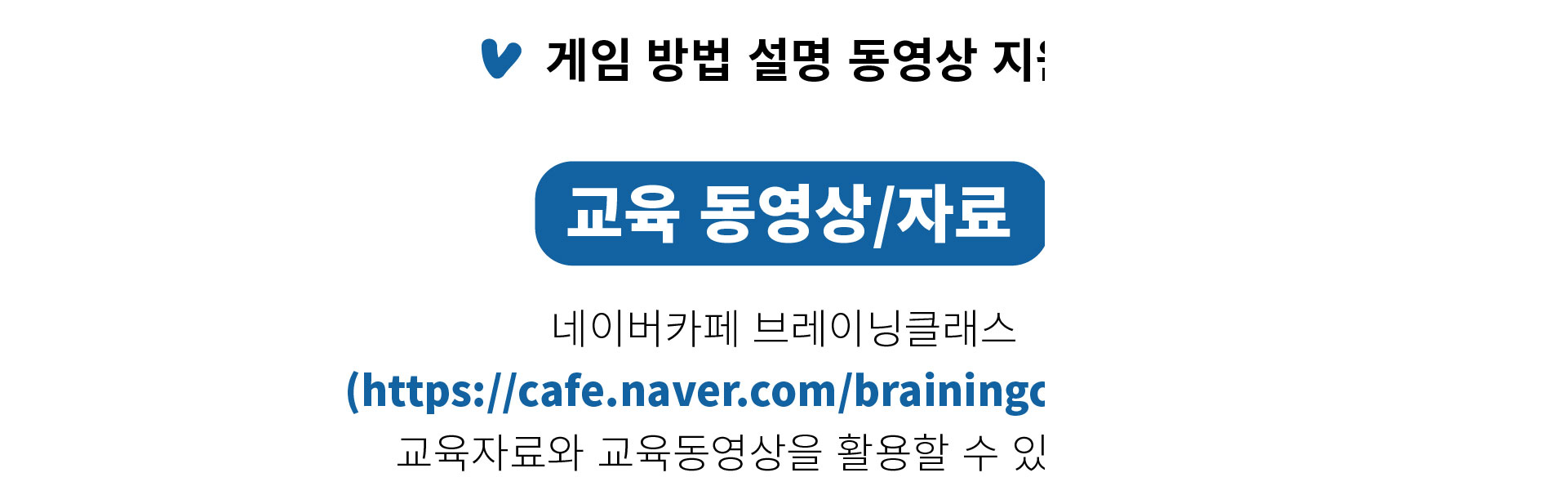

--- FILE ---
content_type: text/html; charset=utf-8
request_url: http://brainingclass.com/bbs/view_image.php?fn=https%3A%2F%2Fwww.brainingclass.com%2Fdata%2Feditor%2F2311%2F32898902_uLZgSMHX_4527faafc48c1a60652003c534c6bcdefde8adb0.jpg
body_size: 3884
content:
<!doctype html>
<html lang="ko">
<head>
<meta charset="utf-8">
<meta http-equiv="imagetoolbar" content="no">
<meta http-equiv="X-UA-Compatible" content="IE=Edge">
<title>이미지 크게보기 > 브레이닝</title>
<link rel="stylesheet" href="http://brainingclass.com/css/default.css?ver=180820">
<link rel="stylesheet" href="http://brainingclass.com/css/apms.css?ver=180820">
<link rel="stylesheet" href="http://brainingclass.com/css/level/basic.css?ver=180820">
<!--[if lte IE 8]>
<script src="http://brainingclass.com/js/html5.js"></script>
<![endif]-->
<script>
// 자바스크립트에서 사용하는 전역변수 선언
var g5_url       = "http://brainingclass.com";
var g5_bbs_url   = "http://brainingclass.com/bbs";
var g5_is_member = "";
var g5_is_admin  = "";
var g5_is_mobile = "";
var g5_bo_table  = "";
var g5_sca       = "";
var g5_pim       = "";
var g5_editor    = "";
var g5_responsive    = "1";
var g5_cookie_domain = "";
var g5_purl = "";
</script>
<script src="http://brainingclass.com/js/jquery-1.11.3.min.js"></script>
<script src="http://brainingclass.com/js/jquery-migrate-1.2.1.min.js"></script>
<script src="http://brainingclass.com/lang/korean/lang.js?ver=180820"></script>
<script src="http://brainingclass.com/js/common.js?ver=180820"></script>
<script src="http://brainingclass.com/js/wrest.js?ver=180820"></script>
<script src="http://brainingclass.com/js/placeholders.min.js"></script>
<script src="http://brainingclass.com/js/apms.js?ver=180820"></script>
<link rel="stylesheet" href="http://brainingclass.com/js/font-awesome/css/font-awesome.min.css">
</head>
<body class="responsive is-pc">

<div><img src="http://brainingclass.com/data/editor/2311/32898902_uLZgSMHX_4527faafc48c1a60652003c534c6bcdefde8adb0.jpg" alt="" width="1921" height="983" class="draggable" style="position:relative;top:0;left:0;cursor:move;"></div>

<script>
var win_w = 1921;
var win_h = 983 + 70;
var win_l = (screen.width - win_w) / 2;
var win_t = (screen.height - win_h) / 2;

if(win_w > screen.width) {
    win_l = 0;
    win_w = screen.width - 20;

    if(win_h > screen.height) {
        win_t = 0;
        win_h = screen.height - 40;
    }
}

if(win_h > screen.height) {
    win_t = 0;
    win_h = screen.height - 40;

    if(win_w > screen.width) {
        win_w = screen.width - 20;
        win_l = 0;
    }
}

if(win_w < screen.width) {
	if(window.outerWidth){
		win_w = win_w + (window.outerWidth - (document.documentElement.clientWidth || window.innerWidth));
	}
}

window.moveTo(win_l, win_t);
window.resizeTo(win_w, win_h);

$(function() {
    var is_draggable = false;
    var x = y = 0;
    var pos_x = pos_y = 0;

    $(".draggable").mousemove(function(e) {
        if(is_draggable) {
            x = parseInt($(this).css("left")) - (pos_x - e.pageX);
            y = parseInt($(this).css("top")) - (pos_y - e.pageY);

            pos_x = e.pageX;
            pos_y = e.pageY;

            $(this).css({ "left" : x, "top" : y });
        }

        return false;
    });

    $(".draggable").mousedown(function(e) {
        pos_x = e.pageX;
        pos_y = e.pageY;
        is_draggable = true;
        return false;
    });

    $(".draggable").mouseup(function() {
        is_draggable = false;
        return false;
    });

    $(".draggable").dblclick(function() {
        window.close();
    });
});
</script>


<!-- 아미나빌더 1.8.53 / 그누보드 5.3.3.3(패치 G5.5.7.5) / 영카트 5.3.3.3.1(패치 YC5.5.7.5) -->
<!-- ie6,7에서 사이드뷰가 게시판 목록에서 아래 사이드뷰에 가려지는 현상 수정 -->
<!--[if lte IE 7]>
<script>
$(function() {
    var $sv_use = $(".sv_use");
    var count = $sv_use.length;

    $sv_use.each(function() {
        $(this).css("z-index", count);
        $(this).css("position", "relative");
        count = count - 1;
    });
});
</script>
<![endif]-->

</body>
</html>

────

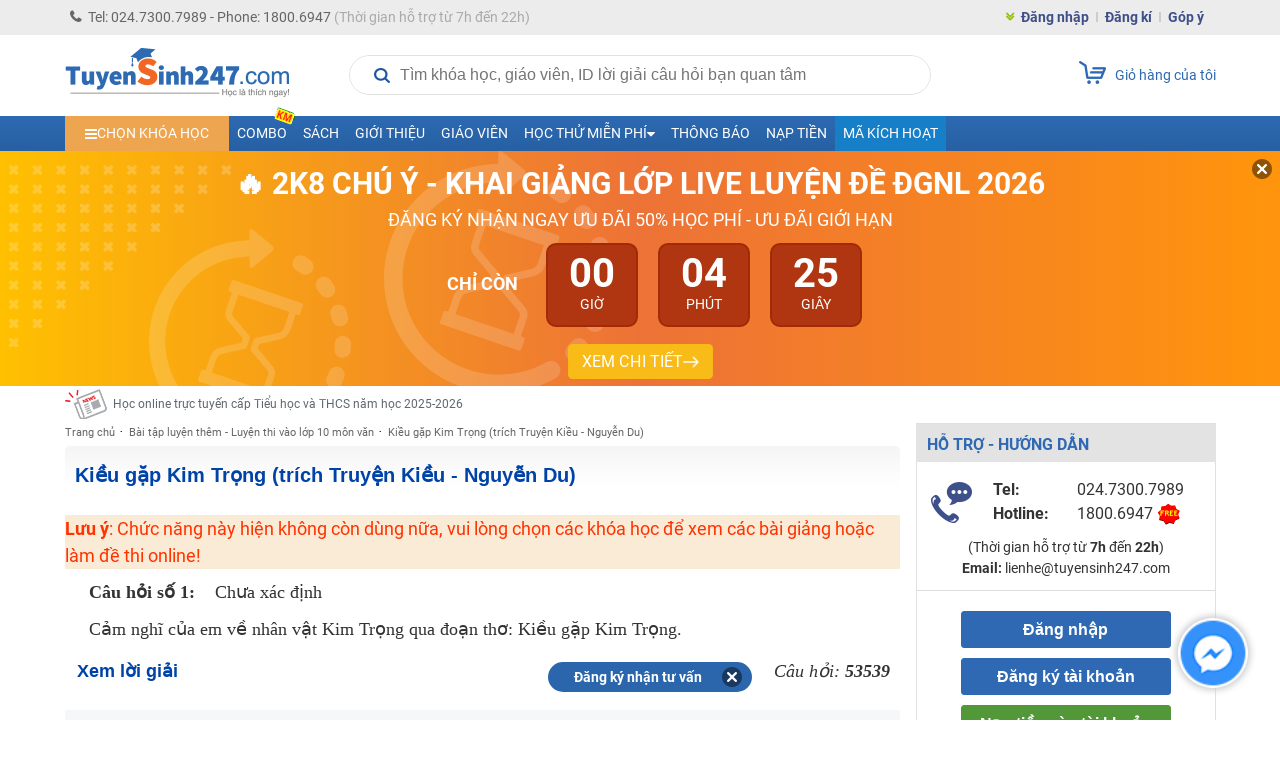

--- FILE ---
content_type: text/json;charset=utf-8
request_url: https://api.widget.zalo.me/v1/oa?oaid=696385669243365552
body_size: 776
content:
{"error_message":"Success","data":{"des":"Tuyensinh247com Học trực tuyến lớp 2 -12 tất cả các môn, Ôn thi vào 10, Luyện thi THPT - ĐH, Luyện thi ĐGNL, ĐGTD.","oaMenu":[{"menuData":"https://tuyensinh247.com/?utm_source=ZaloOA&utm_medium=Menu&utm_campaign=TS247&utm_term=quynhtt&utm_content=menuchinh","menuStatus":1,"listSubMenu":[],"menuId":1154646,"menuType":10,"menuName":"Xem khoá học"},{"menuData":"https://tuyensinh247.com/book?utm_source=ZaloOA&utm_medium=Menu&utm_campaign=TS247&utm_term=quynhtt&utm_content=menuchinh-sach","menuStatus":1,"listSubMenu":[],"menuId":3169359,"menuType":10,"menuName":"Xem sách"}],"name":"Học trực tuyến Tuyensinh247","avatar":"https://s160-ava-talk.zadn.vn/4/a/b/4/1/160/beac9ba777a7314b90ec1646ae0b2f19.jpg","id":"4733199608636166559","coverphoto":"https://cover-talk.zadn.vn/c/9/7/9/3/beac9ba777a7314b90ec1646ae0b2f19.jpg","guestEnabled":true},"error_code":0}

────

From the data above, show each line that contains "pageX".

            x = parseInt($(this).css("left")) - (pos_x - e.pageX);
            pos_x = e.pageX;
        pos_x = e.pageX;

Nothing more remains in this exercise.